Vehicle insurance, also known as auto insurance or car insurance, is a type of insurance that provides financial protection to drivers in case of accidents, theft, or damage to their vehicles. Vehicle insurance is mandatory in most countries and states, and the laws regarding coverage and minimum requirements vary by location.
This covers the cost of damages or injuries you may cause to other drivers or their property. Liability insurance is typically required by law and is usually broken down into two categories: bodily injury liability and property damage liability.
Liability coverage is usually divided into two categories:
- Bodily injury liability: This covers the cost of medical expenses, lost wages, and other damages resulting from injuries to other drivers, passengers, or pedestrians in an accident you caused.
- Property damage liability: This covers the cost of repairing or replacing other people’s property that was damaged in an accident you caused, such as their vehicle or other objects.
Liability coverage does not cover damages to your own vehicle or injuries you or your passengers may suffer in an accident. For this reason, many drivers choose to purchase additional coverage such as collision, comprehensive, or personal injury protection (PIP) insurance to cover their own medical expenses and vehicle repairs.
Collision coverage typically pays for damages to your vehicle resulting from collisions with other vehicles or objects, such as trees or buildings. It may also cover damages resulting from single-vehicle accidents, such as hitting a curb or pothole. The coverage limit for collision coverage is usually the actual cash value of your vehicle at the time of the accident, minus your deductible.
A deductible is the amount you pay out of pocket before your insurance coverage kicks in.
If you have a $1,000 deductible and the cost of repairing your vehicle is $5,000, you would pay the first $1,000 and your insurance company would cover the remaining $4,000.
Also known as “comp coverage,” is a type of auto insurance that covers damage to your vehicle from non-collision event, such as:
- Natural disasters
- Falling objects
Comprehensive coverage is typically optional, but many drivers choose to add it to their policies for added protection.

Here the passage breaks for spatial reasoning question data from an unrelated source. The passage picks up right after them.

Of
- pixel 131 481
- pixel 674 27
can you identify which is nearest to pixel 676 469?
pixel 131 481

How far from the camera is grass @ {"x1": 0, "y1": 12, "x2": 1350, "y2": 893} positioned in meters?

Comprehensive coverage may cover the cost of repairs or replacement of your vehicle if it is stolen, damaged by hail, flood, or fire, or if it hits an animal on the road. It may also cover the cost of repairing or
replacing broken windows, windshields, or other glass components of your vehicle.
When purchasing comprehensive coverage, it’s important to consider the value of your vehicle and the likelihood of non-collision events in your area. If you live in an area prone to natural disasters or vehicle theft, comprehensive coverage may be a valuable addition to your policy.
Personal Injury Protection (PIP)
A type of auto insurance coverage that provides medical and related expenses coverage to you and your passengers, regardless of who is at fault for an accident. PIP is a no-fault coverage and is required in some states.
PIP coverage typically pays for:
- Medical expenses
- Lost wages
- Other related expenses resulting from an accident, up to the limit of your policy.
In addition to medical expenses, PIP coverage may also cover expenses for:
- Funeral costs
- Even replacement services such as child care or housekeeping.
The coverage limit for PIP coverage varies by state and by policy, and the amount of coverage you need may depend on your state’s requirements, your driving habits, and your budget. Some states require a minimum amount of PIP coverage, while others may allow you to choose the amount of coverage you want.
PIP coverage is not a substitute for health insurance and does not cover non-accident-related medical expenses. PIP coverage also does not cover damages to your vehicle or liability for damages to other people’s property or injuries.
Uninsured/Underinsured Motorist Coverage:
Also known as UM/UIM coverage, is a type of auto insurance coverage that provides protection in case you are involved in an accident with a driver who is either uninsured or underinsured. This coverage is optional in most states, but some states require it by law.
If you are involved in an accident with an uninsured or underinsured driver, their insurance will not be able to cover the cost of your damages or injuries. UM/UIM coverage provides coverage for these situations and can help cover the cost of medical expenses, lost wages, and other damages resulting from the accident.
The coverage limit varies by state and policy and is usually expressed as two separate limits: one for
bodily injury and one for property damage.
When purchasing UM/UIM coverage, it’s important to consider the likelihood of being involved in an accident with an uninsured or underinsured driver, as well as the cost of the coverage.
When purchasing vehicle insurance, it’s important to consider the type and amount of coverage you need based on your location, driving habits, and budget. You can work with an insurance agent or use online resources to compare policies and prices from different insurance companies. Additionally, make sure to review your policy periodically to ensure that your coverage remains adequate for your needs.